▼
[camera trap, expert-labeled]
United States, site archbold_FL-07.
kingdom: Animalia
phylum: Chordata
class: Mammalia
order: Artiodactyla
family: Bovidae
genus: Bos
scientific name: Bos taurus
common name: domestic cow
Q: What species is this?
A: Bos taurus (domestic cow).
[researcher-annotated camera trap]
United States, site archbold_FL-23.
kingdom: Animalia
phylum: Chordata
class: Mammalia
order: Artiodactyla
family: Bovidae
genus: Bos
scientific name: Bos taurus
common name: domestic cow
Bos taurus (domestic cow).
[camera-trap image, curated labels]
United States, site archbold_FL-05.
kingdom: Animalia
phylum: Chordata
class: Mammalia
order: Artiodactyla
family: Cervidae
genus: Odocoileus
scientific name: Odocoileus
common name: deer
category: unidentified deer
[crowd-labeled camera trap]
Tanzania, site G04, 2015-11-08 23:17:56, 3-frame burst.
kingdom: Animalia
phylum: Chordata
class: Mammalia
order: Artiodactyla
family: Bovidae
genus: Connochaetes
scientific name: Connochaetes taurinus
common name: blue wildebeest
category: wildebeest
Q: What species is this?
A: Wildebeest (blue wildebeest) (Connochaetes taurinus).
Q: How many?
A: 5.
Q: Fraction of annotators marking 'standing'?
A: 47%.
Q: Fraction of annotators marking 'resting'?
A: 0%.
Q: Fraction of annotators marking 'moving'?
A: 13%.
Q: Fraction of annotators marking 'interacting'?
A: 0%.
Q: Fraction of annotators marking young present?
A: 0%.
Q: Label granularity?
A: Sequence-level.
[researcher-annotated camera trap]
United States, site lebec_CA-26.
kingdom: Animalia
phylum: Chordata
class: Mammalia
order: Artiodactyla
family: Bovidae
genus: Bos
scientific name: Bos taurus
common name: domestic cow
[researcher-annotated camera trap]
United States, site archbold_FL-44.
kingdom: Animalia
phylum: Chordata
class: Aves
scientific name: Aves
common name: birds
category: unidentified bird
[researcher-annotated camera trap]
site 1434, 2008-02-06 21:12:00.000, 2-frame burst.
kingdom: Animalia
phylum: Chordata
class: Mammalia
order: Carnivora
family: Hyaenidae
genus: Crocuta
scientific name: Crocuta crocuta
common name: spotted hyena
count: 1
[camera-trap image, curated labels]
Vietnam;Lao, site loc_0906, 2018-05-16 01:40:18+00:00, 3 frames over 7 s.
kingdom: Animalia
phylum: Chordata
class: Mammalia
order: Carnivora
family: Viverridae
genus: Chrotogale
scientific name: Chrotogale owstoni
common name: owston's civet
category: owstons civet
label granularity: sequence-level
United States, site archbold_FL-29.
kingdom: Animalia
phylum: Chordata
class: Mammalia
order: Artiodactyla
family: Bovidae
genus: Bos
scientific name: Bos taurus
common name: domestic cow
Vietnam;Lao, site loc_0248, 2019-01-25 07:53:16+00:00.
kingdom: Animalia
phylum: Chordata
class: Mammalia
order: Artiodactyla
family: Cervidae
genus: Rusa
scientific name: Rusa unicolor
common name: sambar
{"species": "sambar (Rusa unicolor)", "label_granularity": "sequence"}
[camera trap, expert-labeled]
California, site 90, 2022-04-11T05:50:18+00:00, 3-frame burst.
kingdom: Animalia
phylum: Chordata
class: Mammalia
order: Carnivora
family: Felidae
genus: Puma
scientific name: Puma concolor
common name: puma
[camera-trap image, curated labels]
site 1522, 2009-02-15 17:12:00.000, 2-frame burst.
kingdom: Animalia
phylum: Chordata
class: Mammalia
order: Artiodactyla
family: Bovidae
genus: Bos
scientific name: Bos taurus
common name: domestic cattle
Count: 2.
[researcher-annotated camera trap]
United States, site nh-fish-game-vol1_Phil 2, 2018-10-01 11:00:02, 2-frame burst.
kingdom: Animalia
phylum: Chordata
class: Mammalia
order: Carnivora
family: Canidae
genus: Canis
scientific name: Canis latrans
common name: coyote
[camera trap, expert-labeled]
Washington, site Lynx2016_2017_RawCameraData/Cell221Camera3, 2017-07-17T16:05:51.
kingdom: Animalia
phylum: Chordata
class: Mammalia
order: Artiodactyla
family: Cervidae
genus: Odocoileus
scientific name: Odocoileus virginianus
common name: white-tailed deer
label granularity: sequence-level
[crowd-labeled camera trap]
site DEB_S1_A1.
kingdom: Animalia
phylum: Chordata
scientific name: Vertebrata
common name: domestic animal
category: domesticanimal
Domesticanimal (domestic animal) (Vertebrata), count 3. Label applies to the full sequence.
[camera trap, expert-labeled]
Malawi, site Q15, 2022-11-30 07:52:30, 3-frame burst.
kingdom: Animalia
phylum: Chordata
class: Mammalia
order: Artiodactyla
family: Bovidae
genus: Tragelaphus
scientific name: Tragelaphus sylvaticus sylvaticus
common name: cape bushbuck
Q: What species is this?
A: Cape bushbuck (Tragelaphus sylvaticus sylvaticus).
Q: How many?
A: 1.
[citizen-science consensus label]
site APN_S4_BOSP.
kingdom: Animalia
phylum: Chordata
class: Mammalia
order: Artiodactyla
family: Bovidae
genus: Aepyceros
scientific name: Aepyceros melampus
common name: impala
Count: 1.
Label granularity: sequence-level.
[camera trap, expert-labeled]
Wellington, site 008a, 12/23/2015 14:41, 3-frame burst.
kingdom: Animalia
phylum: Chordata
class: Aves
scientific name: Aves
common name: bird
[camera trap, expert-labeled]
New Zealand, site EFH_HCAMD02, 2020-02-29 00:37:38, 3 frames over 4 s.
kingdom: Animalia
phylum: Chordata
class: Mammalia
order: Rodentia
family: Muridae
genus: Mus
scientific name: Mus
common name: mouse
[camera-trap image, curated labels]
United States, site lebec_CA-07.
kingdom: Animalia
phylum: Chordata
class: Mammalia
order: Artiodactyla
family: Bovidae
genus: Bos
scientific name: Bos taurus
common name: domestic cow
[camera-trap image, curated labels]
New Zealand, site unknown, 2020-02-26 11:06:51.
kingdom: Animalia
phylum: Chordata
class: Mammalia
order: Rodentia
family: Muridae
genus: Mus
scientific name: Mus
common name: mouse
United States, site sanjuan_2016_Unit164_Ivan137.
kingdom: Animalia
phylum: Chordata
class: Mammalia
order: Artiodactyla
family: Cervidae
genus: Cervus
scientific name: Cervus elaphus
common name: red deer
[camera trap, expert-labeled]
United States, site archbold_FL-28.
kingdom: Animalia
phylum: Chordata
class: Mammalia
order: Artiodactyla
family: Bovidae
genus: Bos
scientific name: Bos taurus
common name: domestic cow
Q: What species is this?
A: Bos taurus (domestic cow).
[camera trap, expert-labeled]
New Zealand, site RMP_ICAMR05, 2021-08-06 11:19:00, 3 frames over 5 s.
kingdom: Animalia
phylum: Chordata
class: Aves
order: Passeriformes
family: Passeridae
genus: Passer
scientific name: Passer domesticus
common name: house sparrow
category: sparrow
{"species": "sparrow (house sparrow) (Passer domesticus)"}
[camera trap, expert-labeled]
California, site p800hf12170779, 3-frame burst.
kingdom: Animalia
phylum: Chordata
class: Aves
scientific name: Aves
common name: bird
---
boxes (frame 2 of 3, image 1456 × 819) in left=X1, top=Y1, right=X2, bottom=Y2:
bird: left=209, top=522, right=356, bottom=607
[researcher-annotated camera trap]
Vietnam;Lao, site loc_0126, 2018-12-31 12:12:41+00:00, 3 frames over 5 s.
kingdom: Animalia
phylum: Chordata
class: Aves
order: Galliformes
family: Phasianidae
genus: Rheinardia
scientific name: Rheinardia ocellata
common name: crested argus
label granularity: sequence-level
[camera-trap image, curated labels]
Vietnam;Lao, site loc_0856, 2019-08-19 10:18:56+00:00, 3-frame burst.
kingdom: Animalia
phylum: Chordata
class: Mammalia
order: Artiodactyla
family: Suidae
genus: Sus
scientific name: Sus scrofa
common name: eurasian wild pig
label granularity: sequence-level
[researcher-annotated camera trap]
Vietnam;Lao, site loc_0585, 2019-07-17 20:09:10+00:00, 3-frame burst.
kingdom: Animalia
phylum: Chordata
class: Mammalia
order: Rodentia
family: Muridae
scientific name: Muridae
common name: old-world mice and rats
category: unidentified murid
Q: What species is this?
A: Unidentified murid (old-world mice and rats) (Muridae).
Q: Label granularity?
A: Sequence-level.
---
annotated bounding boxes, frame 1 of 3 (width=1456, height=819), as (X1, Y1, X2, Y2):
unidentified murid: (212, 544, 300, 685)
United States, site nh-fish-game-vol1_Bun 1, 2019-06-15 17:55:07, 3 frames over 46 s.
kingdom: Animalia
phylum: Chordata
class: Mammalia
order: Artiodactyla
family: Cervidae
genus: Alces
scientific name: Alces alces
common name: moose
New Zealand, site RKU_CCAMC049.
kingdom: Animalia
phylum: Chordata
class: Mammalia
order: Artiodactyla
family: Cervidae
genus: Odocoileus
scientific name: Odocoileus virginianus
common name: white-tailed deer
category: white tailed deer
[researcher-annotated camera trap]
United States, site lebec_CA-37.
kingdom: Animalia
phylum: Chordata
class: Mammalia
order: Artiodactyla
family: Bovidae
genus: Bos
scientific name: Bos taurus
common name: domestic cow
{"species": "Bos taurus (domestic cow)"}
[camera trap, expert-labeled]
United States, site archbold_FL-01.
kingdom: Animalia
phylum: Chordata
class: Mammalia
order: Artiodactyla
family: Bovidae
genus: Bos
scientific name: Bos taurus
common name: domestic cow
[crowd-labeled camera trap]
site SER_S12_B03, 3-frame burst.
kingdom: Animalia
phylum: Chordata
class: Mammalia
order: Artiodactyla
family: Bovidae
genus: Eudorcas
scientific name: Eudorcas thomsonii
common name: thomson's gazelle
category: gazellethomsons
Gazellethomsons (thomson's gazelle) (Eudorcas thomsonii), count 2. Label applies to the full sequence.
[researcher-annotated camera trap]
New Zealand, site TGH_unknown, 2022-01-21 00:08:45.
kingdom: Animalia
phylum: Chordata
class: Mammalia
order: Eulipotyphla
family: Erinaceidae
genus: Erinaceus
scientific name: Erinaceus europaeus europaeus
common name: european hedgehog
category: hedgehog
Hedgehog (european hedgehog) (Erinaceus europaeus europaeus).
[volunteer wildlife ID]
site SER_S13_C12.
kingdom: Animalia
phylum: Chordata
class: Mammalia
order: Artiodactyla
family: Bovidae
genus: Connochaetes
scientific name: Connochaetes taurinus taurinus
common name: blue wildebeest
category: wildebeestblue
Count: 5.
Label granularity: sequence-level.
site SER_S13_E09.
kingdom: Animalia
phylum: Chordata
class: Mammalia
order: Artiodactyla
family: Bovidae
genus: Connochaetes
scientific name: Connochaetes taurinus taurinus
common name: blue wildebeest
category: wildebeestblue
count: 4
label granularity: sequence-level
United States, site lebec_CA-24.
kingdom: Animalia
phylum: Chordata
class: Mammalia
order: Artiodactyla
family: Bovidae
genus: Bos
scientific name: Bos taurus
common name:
▲
Exercise directions ▸ From the listing above, collect every line that mentions the word "deer".

Your response ▸
common name: deer
category: unidentified deer
common name: white-tailed deer
common name: red deer
common name: white-tailed deer
category: white tailed deer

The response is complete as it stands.